- Your instructions:
How many of the lines below contain the word "nearest"? Reply with the number alone.

- Dataset:

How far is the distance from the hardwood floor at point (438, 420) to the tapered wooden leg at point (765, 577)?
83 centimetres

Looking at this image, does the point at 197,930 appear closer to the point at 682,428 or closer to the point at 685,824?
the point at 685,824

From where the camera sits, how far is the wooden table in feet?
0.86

...

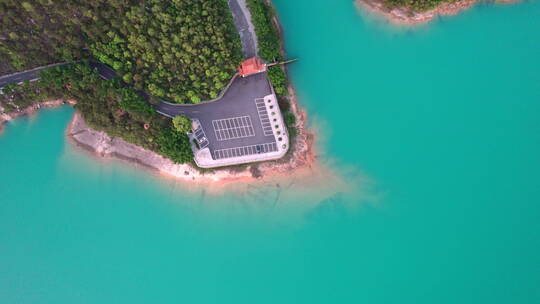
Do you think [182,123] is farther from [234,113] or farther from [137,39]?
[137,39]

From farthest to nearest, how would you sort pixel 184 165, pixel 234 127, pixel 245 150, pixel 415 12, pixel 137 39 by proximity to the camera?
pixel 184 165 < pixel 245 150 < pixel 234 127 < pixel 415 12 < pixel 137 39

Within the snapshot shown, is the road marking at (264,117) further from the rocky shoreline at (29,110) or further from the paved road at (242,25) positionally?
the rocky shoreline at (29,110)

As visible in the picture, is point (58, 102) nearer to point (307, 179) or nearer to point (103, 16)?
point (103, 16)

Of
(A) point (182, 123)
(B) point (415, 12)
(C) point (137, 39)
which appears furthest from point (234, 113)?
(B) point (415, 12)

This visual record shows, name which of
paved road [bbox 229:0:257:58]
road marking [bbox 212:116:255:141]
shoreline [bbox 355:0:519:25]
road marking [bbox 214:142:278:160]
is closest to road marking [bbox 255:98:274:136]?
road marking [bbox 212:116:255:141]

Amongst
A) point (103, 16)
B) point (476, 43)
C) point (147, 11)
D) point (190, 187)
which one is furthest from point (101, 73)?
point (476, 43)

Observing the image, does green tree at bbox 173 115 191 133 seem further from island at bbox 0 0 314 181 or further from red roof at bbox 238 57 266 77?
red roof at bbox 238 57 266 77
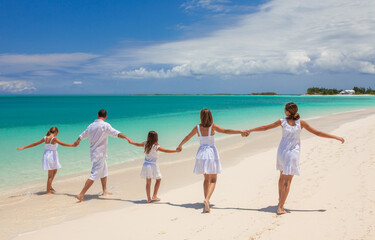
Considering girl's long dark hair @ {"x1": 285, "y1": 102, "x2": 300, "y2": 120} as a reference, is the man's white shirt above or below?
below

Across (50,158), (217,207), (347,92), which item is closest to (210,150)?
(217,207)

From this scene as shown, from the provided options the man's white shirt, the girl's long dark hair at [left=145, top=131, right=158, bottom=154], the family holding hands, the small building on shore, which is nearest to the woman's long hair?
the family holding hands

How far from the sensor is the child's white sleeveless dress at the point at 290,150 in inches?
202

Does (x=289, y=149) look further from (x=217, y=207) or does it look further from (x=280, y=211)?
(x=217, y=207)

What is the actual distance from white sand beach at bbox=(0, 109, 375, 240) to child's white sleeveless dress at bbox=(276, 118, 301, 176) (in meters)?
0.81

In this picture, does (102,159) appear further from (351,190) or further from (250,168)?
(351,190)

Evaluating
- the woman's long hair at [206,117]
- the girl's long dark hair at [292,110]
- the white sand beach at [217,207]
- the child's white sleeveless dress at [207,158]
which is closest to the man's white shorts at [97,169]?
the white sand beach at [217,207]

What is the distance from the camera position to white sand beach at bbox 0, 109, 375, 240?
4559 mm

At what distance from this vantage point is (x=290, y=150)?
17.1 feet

- Solution to this exercise:
2